The Arizona Court of Appeals Thursday rejected a plea from unsuccessful gubernatorial candidate Kari Lake to set aside Democrat Katie Hobbs 2022 election win.
Former broadcast journalist Kari Lake filed a December lawsuit against former Secretary of State Katie Hobbs and several Maricopa County officials. Lake claimed her 17,117 vote loss to the Democrat Hobbs resulted from improperly functioning ballot printers in Maricopa County. She further claimed unusually long wait times caused by the faulty printers resulted in some supporters not voting because of time constraints.
She requested Maricopa County Superior Court either order a do-over election in Maricopa County or outright declare her the winner and install her as state governor. After a two-day trial, Superior Court Judge Peter Thompson ruled against her, explaining Lake did not present sufficient evidence to prove her claims.
“Every single witness before the Court disclaimed any personal knowledge of such misconduct,” Thompson ruled. “The Court cannot accept speculation or conjecture in place of clear and convincing evidence.”
Lake promptly appealed, petitioning both Arizona’s Court of Appeals and the state’s Supreme Court.
She asked for an expedited ruling due to the time sensitive nature of the election results. The Court of Appeals entered an order January 9 consolidating her appeal and special action. That court also issued an expedited briefing schedule, scheduling her appeal for February 1.
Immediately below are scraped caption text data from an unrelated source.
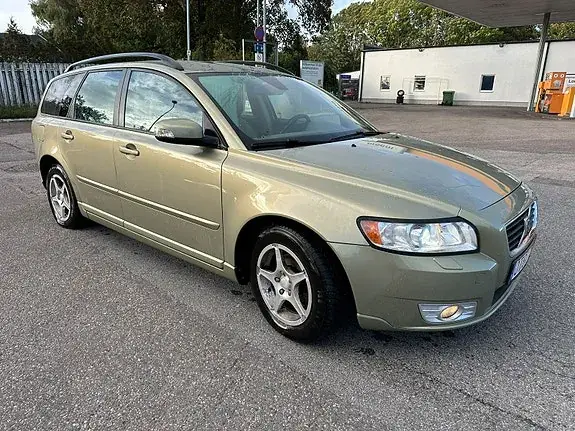 Volvo V50 2009 photo 2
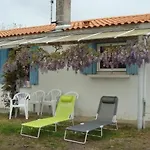 Maison De Plain-Pied A 700M De La Plage Avec Jardin Prive, Bbq, Et Parking - 6 Couchages - Fr-1-246A-319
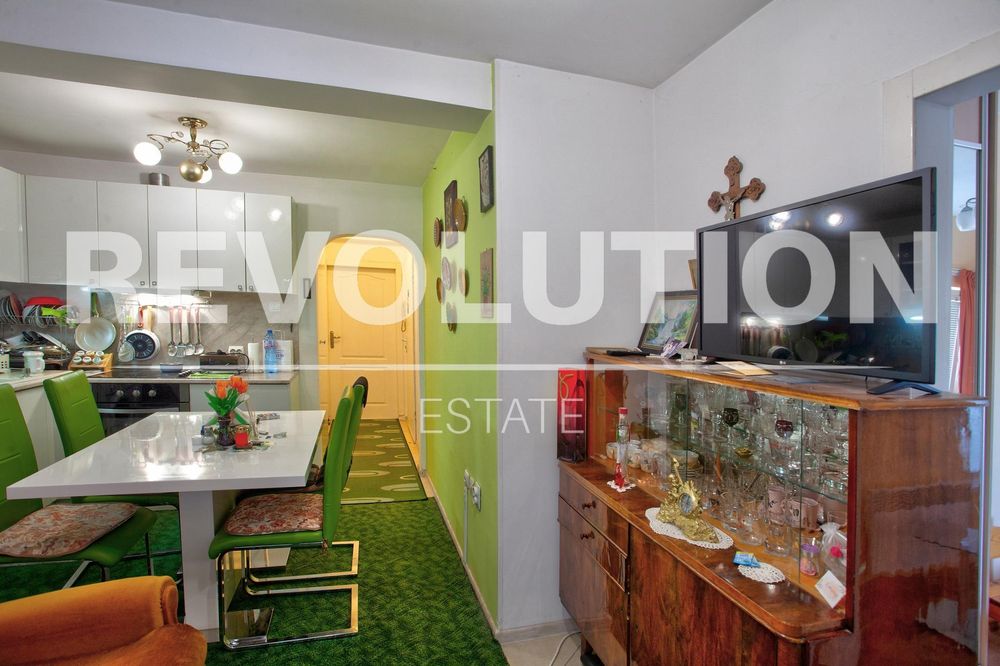 Дава се под наем Двустаен апартамент в Варна, Колхозен пазар - 45 кв.м за 300 € - Снимка #3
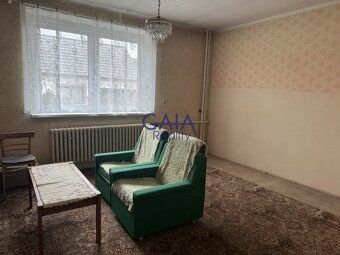 Exkluzívne ponúkame na predaj tehlový, dvojpodlažný dom 3+1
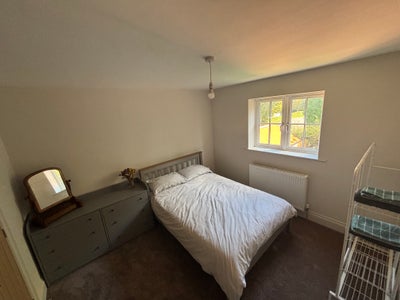 Private room with en-suite in quaint York village Main Photo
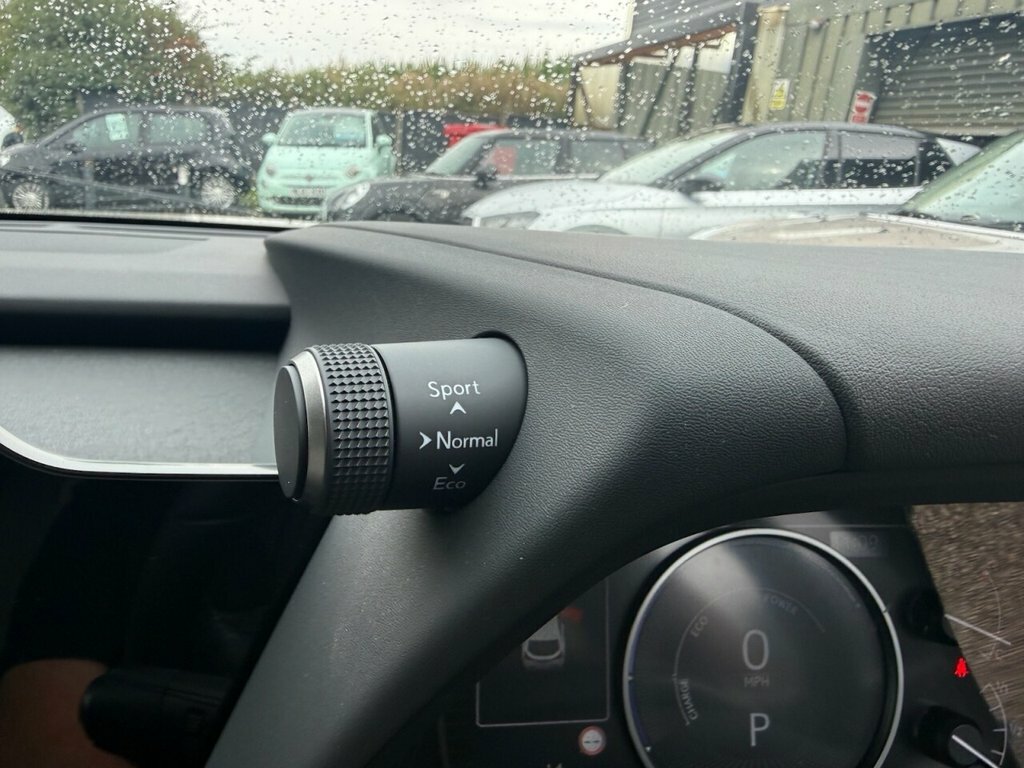Lexus UX Automatic Blue #23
Lake’s attorneys argued Judge Thompson “erred by requiring she provide proof that her allegations of official misconduct affected” election results, including that they intended to deny her victory.
“A higher burden of proof is consistent with the holdings in those cases,” The three-judge panel said Thursday. “We thus agree with the superior court that Lake was required to prove her case by clear and convincing evidence.”
“Ultimately, her arguments about legal standards and definitions are unavailing because her claims fail under any standard for reasons set forth below,” Chief Judge Kent E. Cattani concluded in his opinion, which was joined by the other two judges.